··· Record excerpts ···

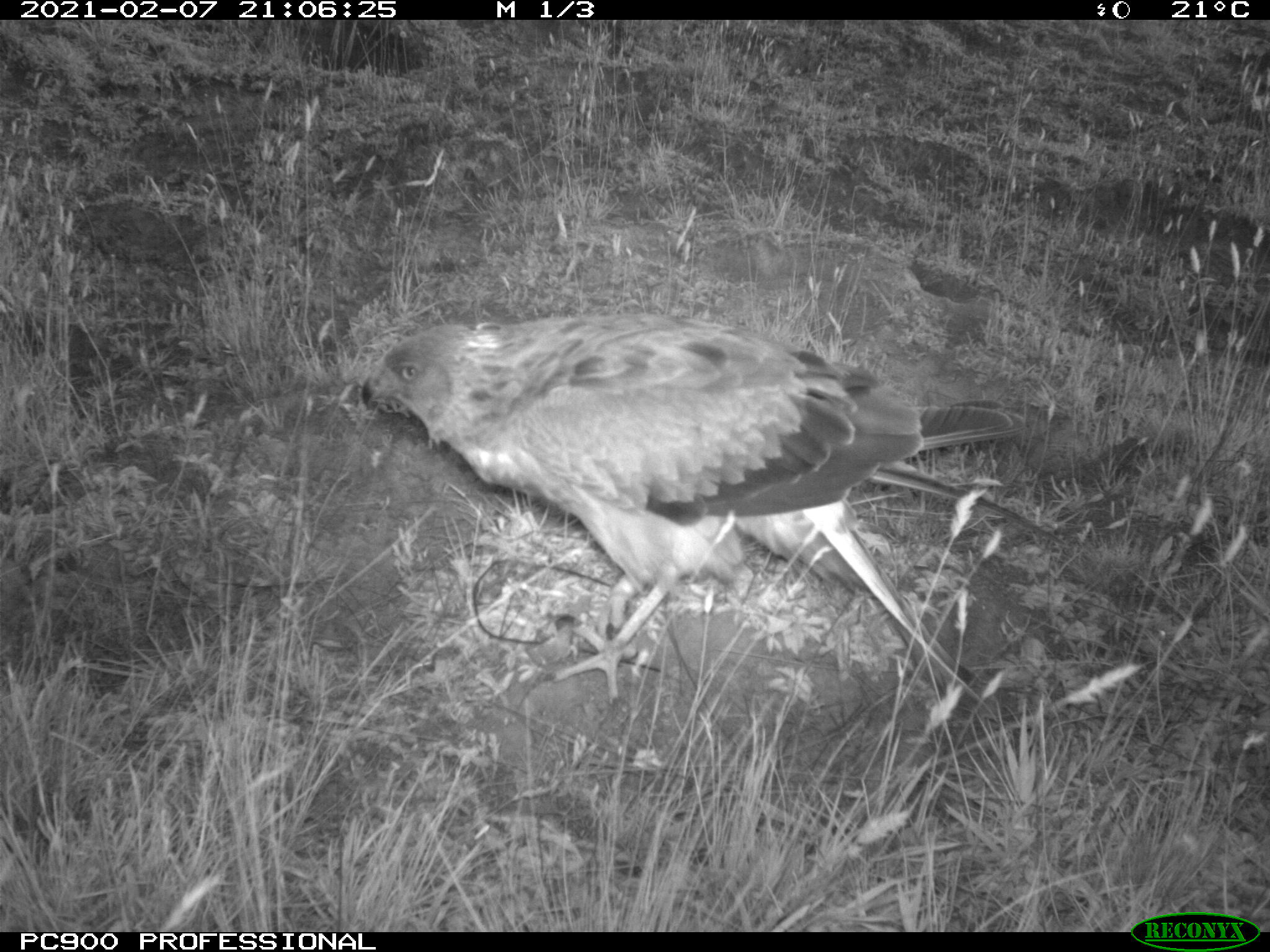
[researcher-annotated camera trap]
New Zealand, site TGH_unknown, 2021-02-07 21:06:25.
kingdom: Animalia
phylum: Chordata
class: Aves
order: Accipitriformes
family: Accipitridae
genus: Circus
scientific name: Circus approximans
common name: swamp harrier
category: harrier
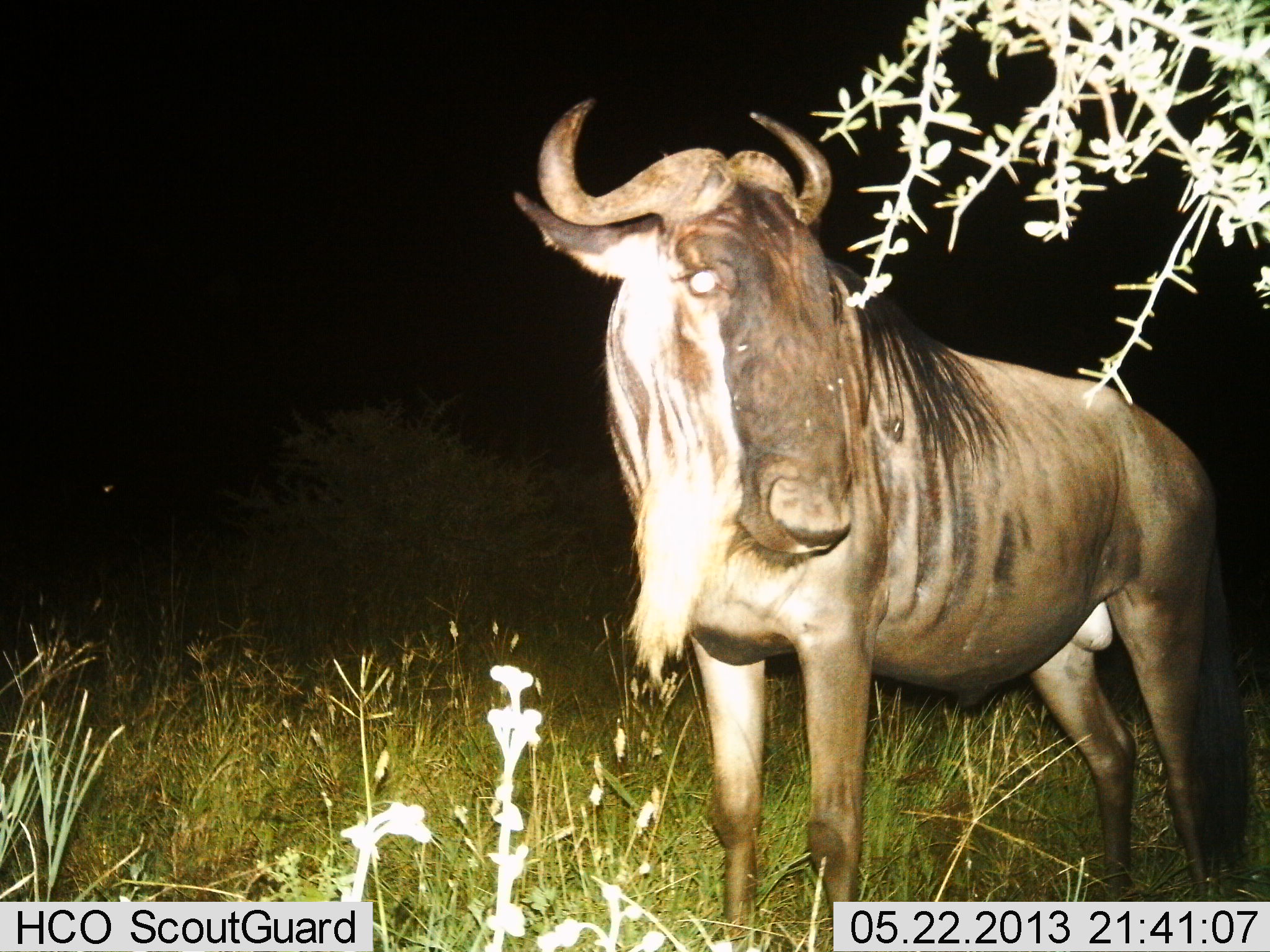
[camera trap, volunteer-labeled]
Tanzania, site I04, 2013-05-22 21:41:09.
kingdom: Animalia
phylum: Chordata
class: Mammalia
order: Artiodactyla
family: Bovidae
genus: Connochaetes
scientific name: Connochaetes taurinus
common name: blue wildebeest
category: wildebeest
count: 1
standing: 100%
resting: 0%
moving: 0%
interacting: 0%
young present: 0%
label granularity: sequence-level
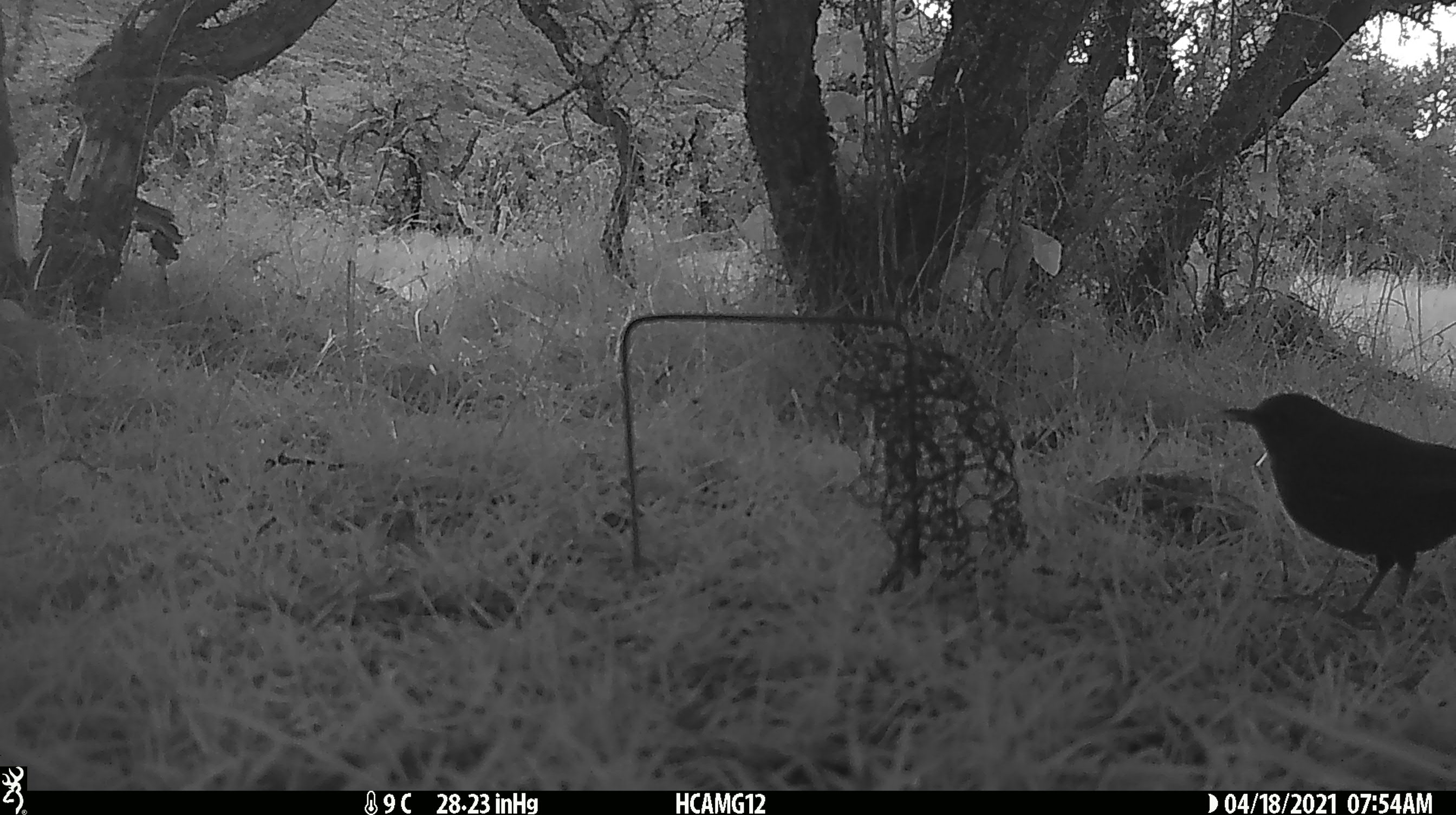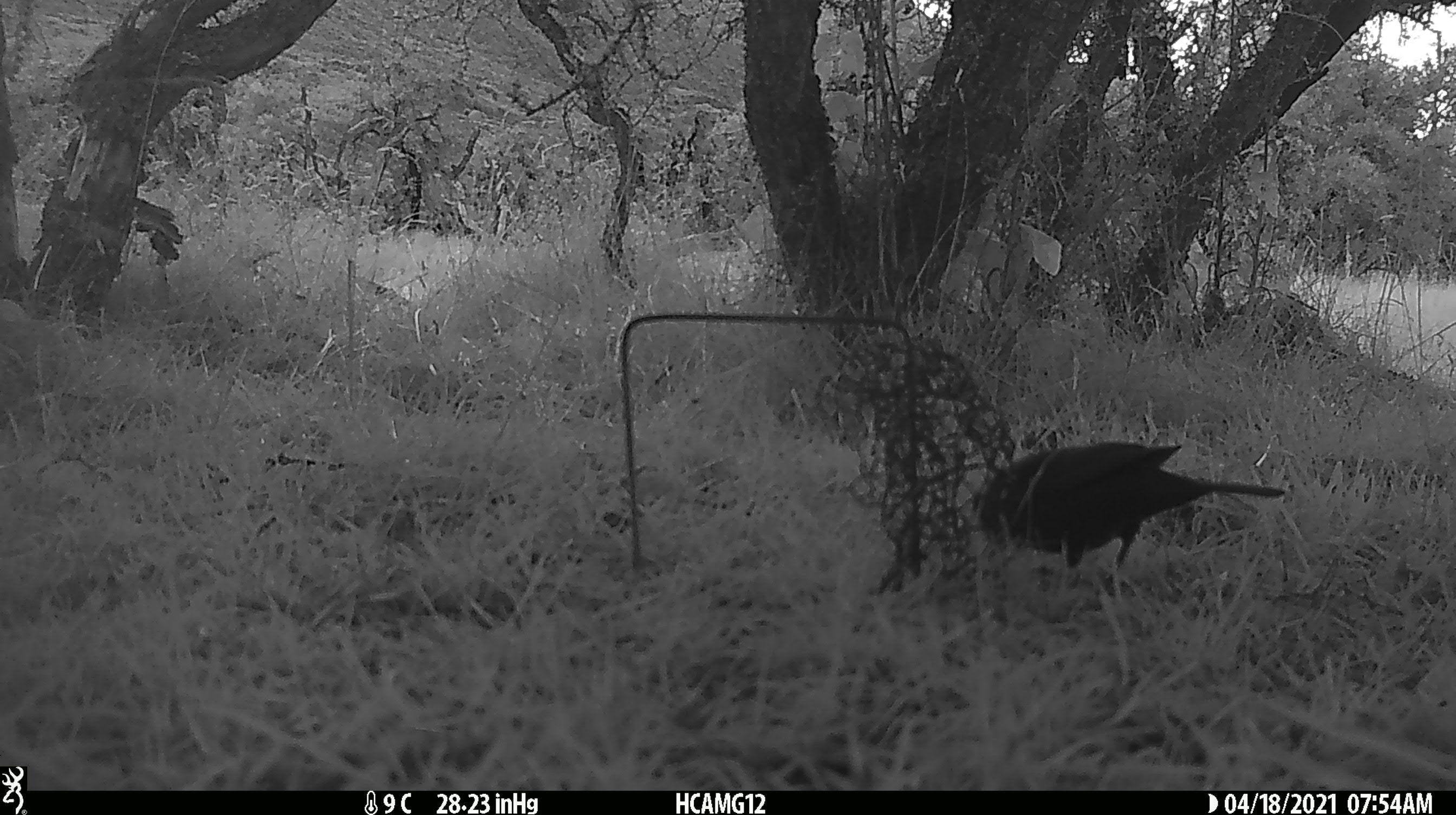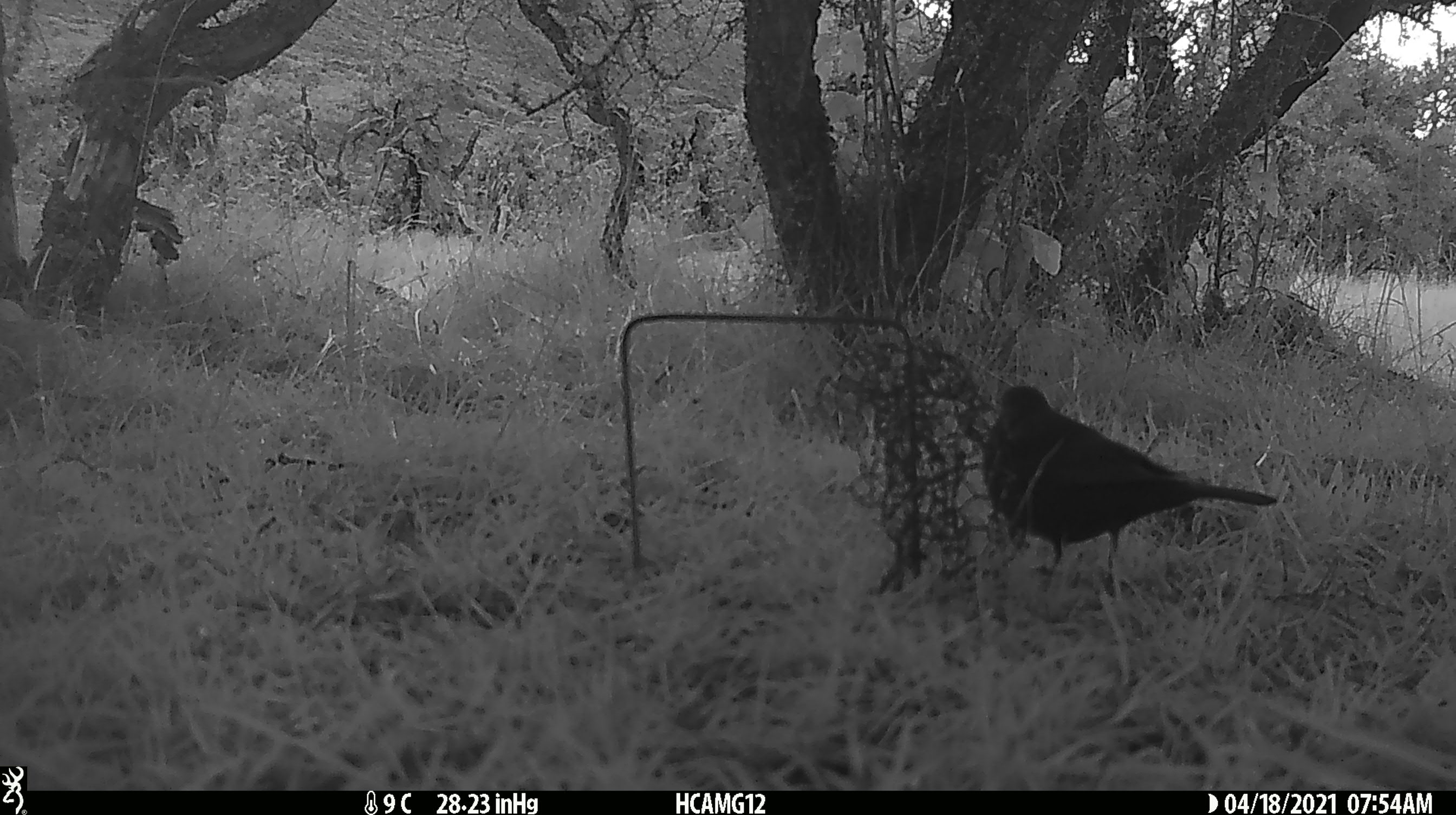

···

Extract every line of the data exactly; pictures stay out.

[researcher-annotated camera trap]
New Zealand, site TGH_unknown, 2021-02-07 21:06:25.
kingdom: Animalia
phylum: Chordata
class: Aves
order: Accipitriformes
family: Accipitridae
genus: Circus
scientific name: Circus approximans
common name: swamp harrier
category: harrier
[camera trap, volunteer-labeled]
Tanzania, site I04, 2013-05-22 21:41:09.
kingdom: Animalia
phylum: Chordata
class: Mammalia
order: Artiodactyla
family: Bovidae
genus: Connochaetes
scientific name: Connochaetes taurinus
common name: blue wildebeest
category: wildebeest
count: 1
standing: 100%
resting: 0%
moving: 0%
interacting: 0%
young present: 0%
label granularity: sequence-level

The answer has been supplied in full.